August 20, 1993|By Shanon D. Murray | Shanon D. Murray,Staff Writer

In an article yesterday about a cobra biting a Virginia man, the name of Dr. John Cary of Prince William Hospital in Manassas, Va., was misspelled.

+ The Sun regrets the errors.

Injections of anti-venom kept a 34-year-old Virginia man, an exotic-snake enthusiast since the age of 5, from being paralyzed yesterday after he was bitten at home by one of his poisonous pets.

Drew Yaeger, drooling and having great difficulty breathing, was brought into the emergency room at Prince William Hospital in Manassas, Va., a little after 1 a.m. He had been bitten on the web of skin between the thumb and index finger of his left hand by an 8-foot South African forest cobra, whose venom can cause paralysis.

FOR THE RECORD - CORRECTION

Prince William Hospital contacted the Baltimore Zoo, the federal Centers for Disease Control in Arizona and zoos in Florida, Pennsylvania and the District of Columbia, to find the right kind of anti-venom to treat the Manassas man.

The anti-venom needed to treat Mr. Yaeger was obtained from the Pittsburgh Zoo and the National Zoological Park in Washington.

"There is no chance of paralysis," Dr. John Carey of Prince William Hospital said last night after Mr. Yaeger had been injected with 36 vials of anti-venom. He said the patient "was moving his extremities" and was in serious but stable condition.

Yesterday was the third time in five years that Mr. Yaeger had been bitten by a poisonous snake. Yesterday's bite may have been the most life-threatening because of the paralysis that could have resulted.

Since there is no medical cure for bites from poisonous snake, an anti-venom for a specific species must be used, Dr. Carey said.

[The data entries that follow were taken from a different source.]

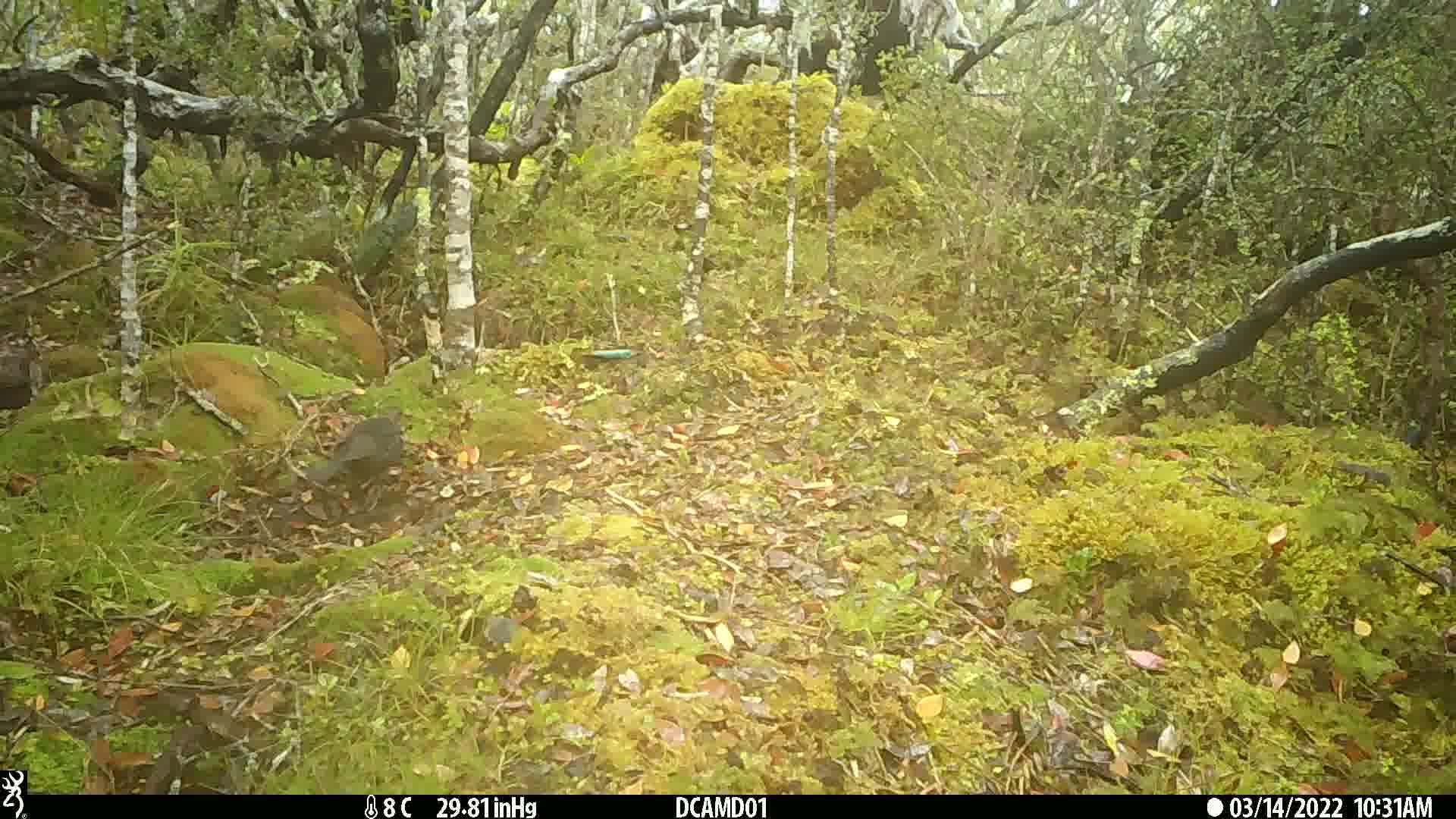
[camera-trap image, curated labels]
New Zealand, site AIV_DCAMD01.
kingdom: Animalia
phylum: Chordata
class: Aves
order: Passeriformes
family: Turdidae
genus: Turdus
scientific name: Turdus merula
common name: eurasian blackbird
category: blackbird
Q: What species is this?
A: Blackbird (eurasian blackbird) (Turdus merula).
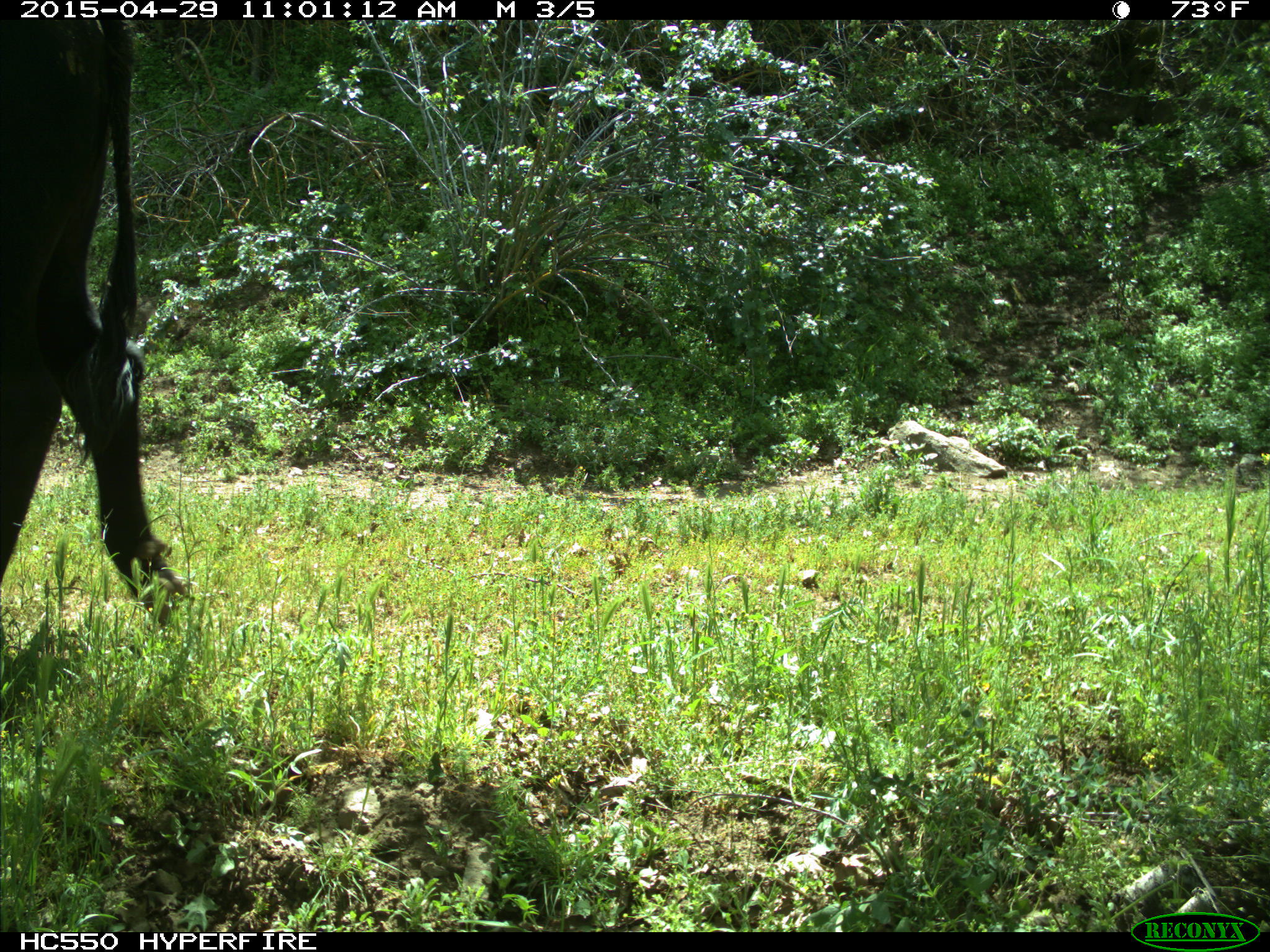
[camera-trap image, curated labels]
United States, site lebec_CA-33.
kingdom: Animalia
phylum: Chordata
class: Mammalia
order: Artiodactyla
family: Bovidae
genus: Bos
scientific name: Bos taurus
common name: domestic cow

Michael Hicks, who works in the Baltimore Zoo's reptile department, said he was contacted at home by the Virginia hospital about 3:30 a.m. and went to the zoo to look through the anti-venom index, which catalogs the types of anti-venom in stock.

"We did not have the proper type of anti-venom in stock," Mr. Hicks said. "Zoos are required to keep in stock anti-venom for snakes in their collections. The Baltimore Zoo has king cobras, rattlesnakes and palm vipers in its collection. We don't have African cobras."

He said anti-venoms are made from horse serums. Tiny amounts of venom from a certain species of snake is injected into the bloodstream of a horse to make it immune to the venom. The serum is then refined from the horse's blood, Mr. Hicks said.

"Horses are used because they are so large and can be made immune to venom," he said. "The anti-venom is made by a variety of laboratories across the world and shipped to zoos and other institutions."

The National Zoological Park supplied Prince William with 10 vials of anti-venom -- about the size of a syringe -- and the Pittsburgh Zoo arranged for 20 vials to be flown to Virginia. Each vial of anti-venom costs between $25 and $50.

The other vials came from Mr. Yaeger and another Northern Virginia snake enthusiast.

After the injections, Dr. Carey said, Mr. Yaeger was able to write a message that he wanted water. "But he's still not strong enough to breathe on his own," the doctor said.

Mr. Yaeger had lost most of his right thumb and the tip of his left index finger to the other snakebites.

"Despite all these injuries, he still collects snakes," Dr. Carey said. "He has been collecting them since he was 5 years old. He started with nonpoisonous snakes and then got into poisonous ones.

"He even has snake tattoos all over his arms."